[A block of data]
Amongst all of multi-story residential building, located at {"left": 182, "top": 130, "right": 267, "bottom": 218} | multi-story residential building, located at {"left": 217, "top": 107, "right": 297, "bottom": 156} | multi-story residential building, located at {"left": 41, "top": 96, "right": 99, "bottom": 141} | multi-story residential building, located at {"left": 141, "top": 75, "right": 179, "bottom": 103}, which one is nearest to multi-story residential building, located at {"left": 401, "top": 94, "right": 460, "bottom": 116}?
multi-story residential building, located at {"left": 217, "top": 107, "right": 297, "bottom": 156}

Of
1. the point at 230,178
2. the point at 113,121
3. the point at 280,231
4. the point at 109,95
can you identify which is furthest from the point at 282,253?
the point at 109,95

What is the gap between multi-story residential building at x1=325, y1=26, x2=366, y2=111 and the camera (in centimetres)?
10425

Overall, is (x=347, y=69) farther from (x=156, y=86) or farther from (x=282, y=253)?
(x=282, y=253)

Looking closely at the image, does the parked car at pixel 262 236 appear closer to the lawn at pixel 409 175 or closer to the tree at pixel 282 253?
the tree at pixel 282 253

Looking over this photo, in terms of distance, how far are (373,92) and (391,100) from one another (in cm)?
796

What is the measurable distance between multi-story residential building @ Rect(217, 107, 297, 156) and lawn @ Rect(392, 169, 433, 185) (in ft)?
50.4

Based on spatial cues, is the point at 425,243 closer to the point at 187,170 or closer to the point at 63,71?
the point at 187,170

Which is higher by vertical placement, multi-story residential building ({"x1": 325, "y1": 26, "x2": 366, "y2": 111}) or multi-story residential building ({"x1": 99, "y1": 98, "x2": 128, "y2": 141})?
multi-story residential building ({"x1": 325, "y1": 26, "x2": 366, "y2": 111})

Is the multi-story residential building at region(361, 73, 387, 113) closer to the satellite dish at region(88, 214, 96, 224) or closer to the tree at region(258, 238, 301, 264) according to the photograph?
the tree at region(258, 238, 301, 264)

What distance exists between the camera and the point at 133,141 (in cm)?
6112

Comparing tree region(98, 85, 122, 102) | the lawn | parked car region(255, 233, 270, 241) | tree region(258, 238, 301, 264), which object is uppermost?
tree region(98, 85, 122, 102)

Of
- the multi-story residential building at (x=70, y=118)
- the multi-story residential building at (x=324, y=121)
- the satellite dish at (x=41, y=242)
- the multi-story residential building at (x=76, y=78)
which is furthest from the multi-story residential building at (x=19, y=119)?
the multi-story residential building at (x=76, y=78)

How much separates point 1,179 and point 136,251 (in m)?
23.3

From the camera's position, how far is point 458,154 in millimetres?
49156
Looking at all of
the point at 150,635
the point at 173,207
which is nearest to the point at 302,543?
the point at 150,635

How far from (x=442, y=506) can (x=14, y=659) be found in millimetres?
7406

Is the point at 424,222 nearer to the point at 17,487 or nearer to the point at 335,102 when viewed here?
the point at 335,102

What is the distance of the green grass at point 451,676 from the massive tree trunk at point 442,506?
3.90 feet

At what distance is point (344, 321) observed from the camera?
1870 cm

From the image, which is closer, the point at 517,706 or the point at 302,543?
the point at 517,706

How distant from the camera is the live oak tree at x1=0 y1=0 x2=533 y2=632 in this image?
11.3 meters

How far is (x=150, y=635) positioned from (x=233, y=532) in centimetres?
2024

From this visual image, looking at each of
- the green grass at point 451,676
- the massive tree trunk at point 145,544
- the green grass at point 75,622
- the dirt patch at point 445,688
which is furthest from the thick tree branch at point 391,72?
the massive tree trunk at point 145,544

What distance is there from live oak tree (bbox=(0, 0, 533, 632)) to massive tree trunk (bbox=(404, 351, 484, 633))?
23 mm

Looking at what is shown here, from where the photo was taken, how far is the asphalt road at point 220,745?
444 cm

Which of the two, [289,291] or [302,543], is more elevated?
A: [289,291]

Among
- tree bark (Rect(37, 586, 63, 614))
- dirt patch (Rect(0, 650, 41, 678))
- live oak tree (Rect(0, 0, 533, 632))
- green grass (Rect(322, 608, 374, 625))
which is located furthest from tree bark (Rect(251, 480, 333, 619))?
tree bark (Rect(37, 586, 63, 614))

__INSTRUCTIONS TO FOLLOW__. Count the lines of the records that contain the string "live" with matching case, and reply with the number alone.

__RESULT FOR THIS EXERCISE__. 3